August 21, 2012 at 4:27 pm

Re: above comments…

I don’t like this soft of action in a controller. It doesn’t fit there either. Remember fat model, skinny controller. But I understand where they are coming from.

I just think this action, sending emails on a condition of a model, is exactly what observers were created for. Let’s be honest, they are just extension of the model itself, a handy place to keep non-data modify actions.

I use DJ and it will retry a job if the ActiveRecord::RecordNotFound exception happens and simply retries the job in a few seconds/minutes, when it will complete successfully. I guess that is why I have never observed this happening, but secretly I new it could. All that being said, I really should implement my email conditions in an after_commit callback. But I probably won’t, until it becomes an _observed_ problem.

Great article. I’m sure a lot of programmers new to rails may not consider the race condition in callbacks.

Reply
- heeton says:
  
  August 21, 2012 at 5:33 pm
  
  Fat model has shown itself to be quite naive beyond anything simple. (Even in the original example it’s causing problems).

= = = =

(To do):
A) Reproduce the stretch of the Rails callbacks discussion from "I just think" through "non-data modify actions.".
B) In the Rails callbacks discussion, which callback does the first commenter say the email conditions should really be implemented in?
The material that follows has no connection to the Rails callbacks discussion.

(Data block):
= = = =

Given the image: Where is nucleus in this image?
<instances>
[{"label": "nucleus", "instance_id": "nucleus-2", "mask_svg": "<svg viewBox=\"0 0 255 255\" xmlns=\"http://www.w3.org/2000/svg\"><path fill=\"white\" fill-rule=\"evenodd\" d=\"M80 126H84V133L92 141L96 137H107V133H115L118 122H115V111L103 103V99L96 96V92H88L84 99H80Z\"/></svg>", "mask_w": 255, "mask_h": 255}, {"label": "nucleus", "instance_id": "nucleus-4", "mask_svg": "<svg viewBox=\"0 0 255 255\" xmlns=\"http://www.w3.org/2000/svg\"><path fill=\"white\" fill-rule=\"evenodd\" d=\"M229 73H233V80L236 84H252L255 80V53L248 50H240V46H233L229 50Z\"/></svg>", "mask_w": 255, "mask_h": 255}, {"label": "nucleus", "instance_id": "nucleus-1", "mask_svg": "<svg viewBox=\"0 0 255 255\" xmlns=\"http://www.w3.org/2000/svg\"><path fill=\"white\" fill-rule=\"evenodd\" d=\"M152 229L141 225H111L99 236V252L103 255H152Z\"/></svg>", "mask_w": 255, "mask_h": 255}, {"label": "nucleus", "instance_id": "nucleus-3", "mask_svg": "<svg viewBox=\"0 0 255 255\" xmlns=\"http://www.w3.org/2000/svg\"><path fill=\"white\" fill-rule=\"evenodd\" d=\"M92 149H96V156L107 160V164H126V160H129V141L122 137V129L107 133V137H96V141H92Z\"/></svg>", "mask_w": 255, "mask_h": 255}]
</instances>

= = = =

(Answers by task):
A)
I just think this action, sending emails on a condition of a model, is exactly what observers were created for. Let’s be honest, they are just extension of the model itself, a handy place to keep non-data modify actions.

B) An after_commit callback.